== Extracted text ==
──────────
This is a paradigm shift, a change in the way we think about building our cities – using green infrastructure, not grey. It’s not about fixing any one industry in particular. It’s about rethinking our entire economy as it relates to nature, and about understanding the ecology of our planet.
What is the short-term solution to prevent this situation from happening again next year?
When it comes to problems like forest fires, the best short-term solution is the long-term one. One of the problems we’ve seen in places like California, Spain, Italy and Portugal is that we have been investing mainly in fighting fires, not preventing fires.
If you invest too much in fighting fires you create an even bigger problem, because you can then be very effective at stopping low-intensity fires. But by suppressing these small fires, large amounts of combustible material accumulate in unmanaged landscapes. Then when you have a bad year, like this year, with strong winds and a severe drought, the fires are unstoppable.
──────────
Spatial data with images
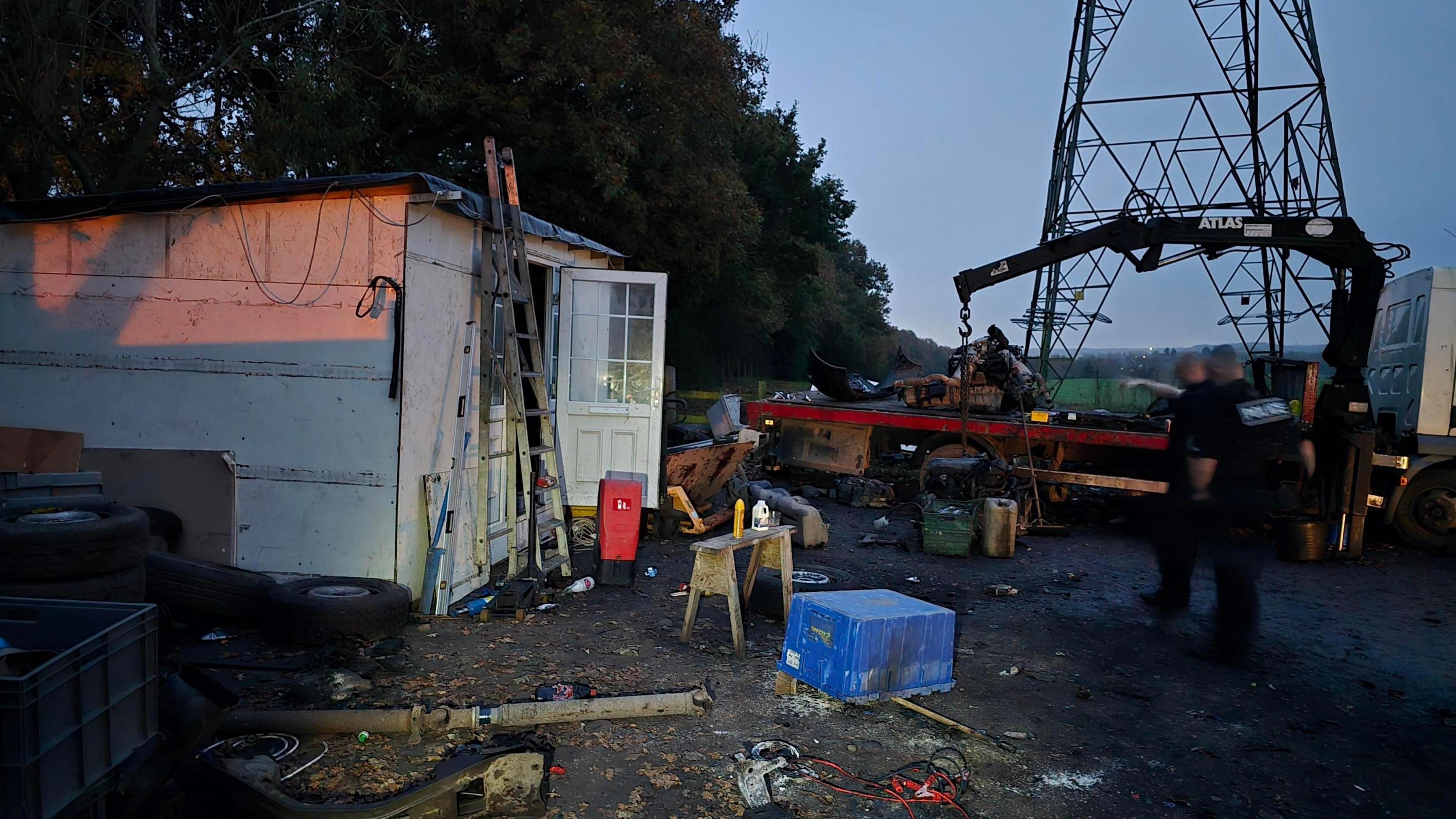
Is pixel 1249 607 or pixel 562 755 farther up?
pixel 1249 607

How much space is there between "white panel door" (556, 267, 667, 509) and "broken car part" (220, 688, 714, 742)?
3.91 m

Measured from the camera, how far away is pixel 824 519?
10609 mm

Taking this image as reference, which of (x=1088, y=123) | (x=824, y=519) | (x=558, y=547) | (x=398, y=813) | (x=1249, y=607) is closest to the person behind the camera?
(x=398, y=813)

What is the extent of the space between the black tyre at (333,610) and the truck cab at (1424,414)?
33.9 feet

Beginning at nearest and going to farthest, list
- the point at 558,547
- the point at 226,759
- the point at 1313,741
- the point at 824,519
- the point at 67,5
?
the point at 226,759 → the point at 1313,741 → the point at 558,547 → the point at 67,5 → the point at 824,519

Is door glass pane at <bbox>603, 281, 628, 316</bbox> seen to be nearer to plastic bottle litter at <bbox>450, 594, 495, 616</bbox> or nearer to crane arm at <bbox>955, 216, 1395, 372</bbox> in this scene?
plastic bottle litter at <bbox>450, 594, 495, 616</bbox>

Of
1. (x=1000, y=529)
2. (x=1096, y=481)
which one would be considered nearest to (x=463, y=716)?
(x=1000, y=529)

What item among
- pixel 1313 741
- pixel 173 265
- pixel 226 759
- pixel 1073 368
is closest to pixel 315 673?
pixel 226 759

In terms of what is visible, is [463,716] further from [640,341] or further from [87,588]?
[640,341]

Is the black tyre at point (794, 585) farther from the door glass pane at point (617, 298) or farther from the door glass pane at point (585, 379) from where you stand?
the door glass pane at point (617, 298)

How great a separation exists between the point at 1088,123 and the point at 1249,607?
12.5 meters

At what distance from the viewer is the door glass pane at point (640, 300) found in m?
8.09

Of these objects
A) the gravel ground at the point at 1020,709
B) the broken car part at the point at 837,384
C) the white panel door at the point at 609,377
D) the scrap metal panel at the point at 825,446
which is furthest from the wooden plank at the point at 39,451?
the broken car part at the point at 837,384

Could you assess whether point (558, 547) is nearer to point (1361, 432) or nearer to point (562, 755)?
point (562, 755)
──────────
== Task instructions ==
[a] In the forest fire text, return the passage that begins at the words "What is the" and stops after "not preventing fires.".
[b] How does the forest fire text go on? Supply the next part, picking up after its last sentence.

== The responses ==
[a]
What is the short-term solution to prevent this situation from happening again next year?
When it comes to problems like forest fires, the best short-term solution is the long-term one. One of the problems we’ve seen in places like California, Spain, Italy and Portugal is that we have been investing mainly in fighting fires, not preventing fires.

[b]
We have reached a turning point in our economic system where there are no more quick fixes. We need structural change
So there’s no quick and easy solution?
No. You know, the problem is that we are caught in a vicious circle: the quick solution for California will be to increase the budget for firefighting next year – but that’s not going to fix the problem. Maybe the authorities will be able to stop fires next year, but the problem will keep constantly getting worse.
We have reached a turning point in our economic system where there are no more quick fixes. We need structural change.